5. It gets lost because these kind of performances have become commonplace, but Bud Foster’s crew rose to the occasion once again.
Maybe fans are numb to these kind of performances because they happen so frequently. Maybe they just have a blind rage about the offense that they can’t think of anything else but to voice their displeasure for the play-calling. But there usually comes a time in every game where Hokies fans will stop, look at the larger picture and have to remind themselves that, hey, Bud Foster’s D really came to play today. That was certainly the case Friday, even though Rutgers wasn’t exactly the New England Patriots out there. Quarterback Gary Nova looked overwhelmed most of the night and the Scarlet Knights didn’t look comfortable doing much of anything. But Foster’s defense was a big reason for a lot of that discomfort. It was tough against the run (67 yards), relentless in harassing Nova (3 sacks and 4 hurries, although that second figure sounds low) and forced two turnovers. It was the second straight year Foster’s defense held a bowl opponent to fewer than 200 yards (Michigan had 184 in the Sugar Bowl).
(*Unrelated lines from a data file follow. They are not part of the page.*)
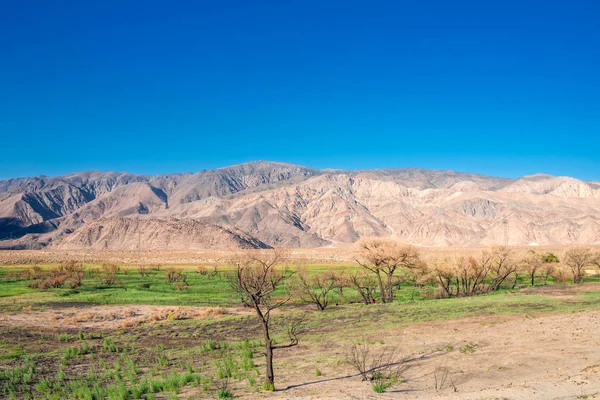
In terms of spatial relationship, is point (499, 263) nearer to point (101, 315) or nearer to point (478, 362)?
point (478, 362)

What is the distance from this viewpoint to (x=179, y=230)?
152375mm

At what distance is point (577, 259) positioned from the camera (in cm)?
5672

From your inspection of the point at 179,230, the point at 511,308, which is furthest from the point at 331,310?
the point at 179,230

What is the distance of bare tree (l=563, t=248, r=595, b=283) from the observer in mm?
55494

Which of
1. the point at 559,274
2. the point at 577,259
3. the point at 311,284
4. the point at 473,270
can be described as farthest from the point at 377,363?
the point at 559,274

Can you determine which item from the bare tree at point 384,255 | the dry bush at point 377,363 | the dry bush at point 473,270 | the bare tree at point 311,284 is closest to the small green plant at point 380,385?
the dry bush at point 377,363

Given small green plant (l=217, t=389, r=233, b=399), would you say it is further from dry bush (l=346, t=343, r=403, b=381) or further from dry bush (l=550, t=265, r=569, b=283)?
dry bush (l=550, t=265, r=569, b=283)

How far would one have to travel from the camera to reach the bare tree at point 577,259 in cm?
5549

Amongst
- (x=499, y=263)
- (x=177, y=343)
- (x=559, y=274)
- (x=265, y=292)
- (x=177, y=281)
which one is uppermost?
(x=265, y=292)

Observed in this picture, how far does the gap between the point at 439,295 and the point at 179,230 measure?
12126cm

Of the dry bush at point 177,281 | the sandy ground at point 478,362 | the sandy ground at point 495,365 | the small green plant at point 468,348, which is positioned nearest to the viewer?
the sandy ground at point 495,365

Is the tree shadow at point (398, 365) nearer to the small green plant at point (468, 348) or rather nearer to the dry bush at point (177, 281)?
the small green plant at point (468, 348)

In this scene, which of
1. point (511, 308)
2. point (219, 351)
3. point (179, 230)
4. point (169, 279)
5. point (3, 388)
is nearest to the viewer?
point (3, 388)

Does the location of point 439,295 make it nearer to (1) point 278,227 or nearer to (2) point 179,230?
(2) point 179,230
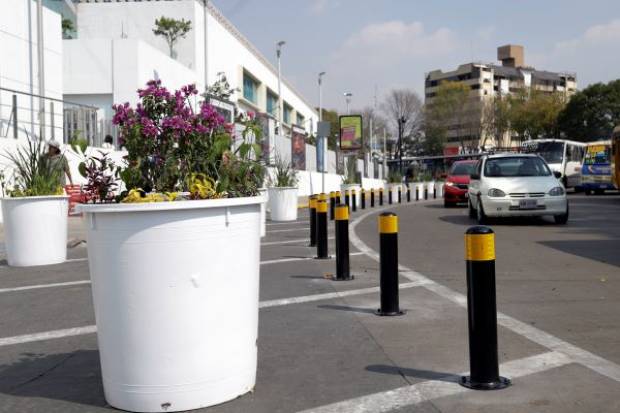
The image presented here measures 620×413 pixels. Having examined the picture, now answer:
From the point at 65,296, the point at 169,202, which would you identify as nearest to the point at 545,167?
the point at 65,296

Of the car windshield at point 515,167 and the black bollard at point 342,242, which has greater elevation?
the car windshield at point 515,167

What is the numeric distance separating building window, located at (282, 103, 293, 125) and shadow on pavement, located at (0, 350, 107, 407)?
66751 mm

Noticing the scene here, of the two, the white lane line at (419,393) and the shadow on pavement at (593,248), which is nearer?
the white lane line at (419,393)

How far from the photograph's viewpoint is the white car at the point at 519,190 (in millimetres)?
15688

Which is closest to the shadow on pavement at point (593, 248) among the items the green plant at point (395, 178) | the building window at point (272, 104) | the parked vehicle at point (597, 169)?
the parked vehicle at point (597, 169)

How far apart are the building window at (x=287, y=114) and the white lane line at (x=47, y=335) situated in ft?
216

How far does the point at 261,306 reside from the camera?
7012 millimetres

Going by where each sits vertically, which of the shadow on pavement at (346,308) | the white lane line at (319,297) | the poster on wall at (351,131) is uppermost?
the poster on wall at (351,131)

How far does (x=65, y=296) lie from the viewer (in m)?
7.93

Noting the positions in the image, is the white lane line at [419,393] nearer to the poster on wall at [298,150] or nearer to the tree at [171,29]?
the poster on wall at [298,150]

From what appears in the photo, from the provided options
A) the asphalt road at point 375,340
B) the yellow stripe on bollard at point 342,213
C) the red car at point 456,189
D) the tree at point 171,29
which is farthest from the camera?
the tree at point 171,29

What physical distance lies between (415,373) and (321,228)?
18.8ft

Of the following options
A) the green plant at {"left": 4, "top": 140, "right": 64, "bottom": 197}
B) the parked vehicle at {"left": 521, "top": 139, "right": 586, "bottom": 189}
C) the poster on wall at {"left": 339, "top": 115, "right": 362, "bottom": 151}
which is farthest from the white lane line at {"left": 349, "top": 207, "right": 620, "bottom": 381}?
the parked vehicle at {"left": 521, "top": 139, "right": 586, "bottom": 189}

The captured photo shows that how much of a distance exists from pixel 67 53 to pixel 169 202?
27.9m
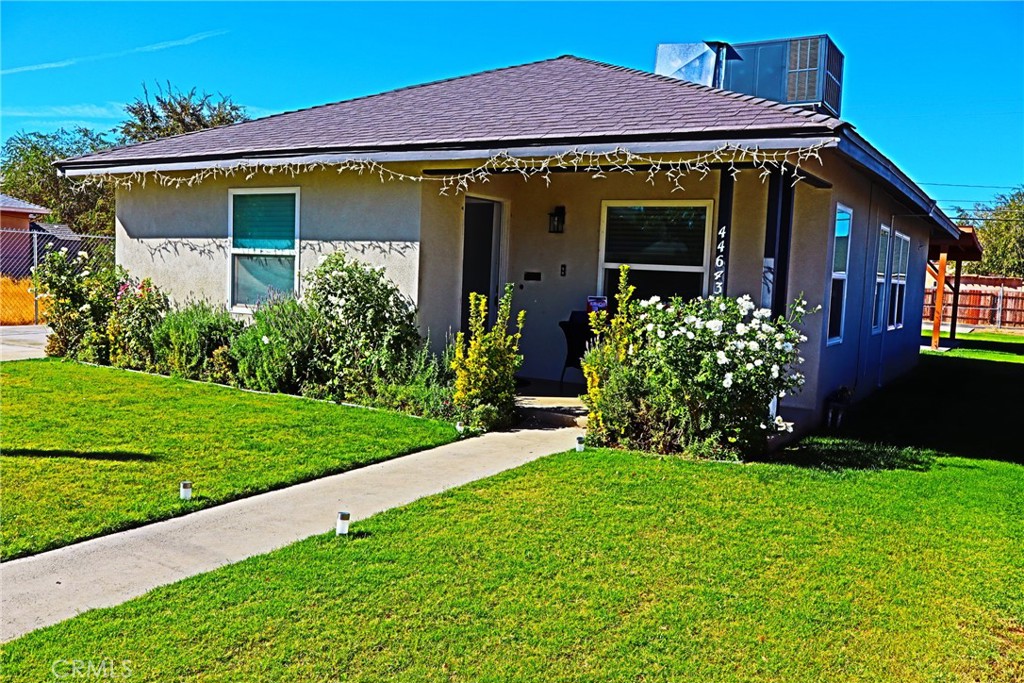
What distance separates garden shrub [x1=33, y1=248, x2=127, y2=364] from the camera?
11.6 m

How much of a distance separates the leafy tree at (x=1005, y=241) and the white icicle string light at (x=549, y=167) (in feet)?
131

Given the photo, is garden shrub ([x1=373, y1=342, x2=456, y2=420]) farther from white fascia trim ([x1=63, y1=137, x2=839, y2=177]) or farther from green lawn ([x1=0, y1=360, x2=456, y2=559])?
white fascia trim ([x1=63, y1=137, x2=839, y2=177])

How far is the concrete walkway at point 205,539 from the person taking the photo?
4.08 m

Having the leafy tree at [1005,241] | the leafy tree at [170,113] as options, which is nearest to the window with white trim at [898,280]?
the leafy tree at [170,113]

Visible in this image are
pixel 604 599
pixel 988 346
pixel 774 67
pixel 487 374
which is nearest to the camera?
pixel 604 599

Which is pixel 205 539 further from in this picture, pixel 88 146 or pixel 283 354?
pixel 88 146

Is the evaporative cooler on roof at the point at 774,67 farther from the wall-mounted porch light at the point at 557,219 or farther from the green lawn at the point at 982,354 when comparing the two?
the green lawn at the point at 982,354

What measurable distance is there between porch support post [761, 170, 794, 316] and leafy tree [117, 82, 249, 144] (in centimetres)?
2720

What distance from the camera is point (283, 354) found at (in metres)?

If James Gayle and Exum choose to come back for their senior year (and Tyler is already lobbying for both, plus Thomas, to do so), the Hokies have the potential for a very strong defense next season. Yes, there’s a danger in projecting these kinds of things — this year’s group was declared by such fools as myself to be potentially one of the all-time greats at Tech — but losing only Taylor and Tweedy as starters and having Tariq Edwards and Ronny Vandyke waiting in the wings means that, at the very least, it will be a veteran group, which always helps. If Gayle and Exum return, the only player in the first 11 who wouldn’t have at least a year of starting experience under his belt is Vandyke at the whip. The Hokies allowed only 284.4 yards per game over the last seven games, which would have ranked sixth nationally if done over the entire season. Tech can only hope that late-season success carries over to 2013.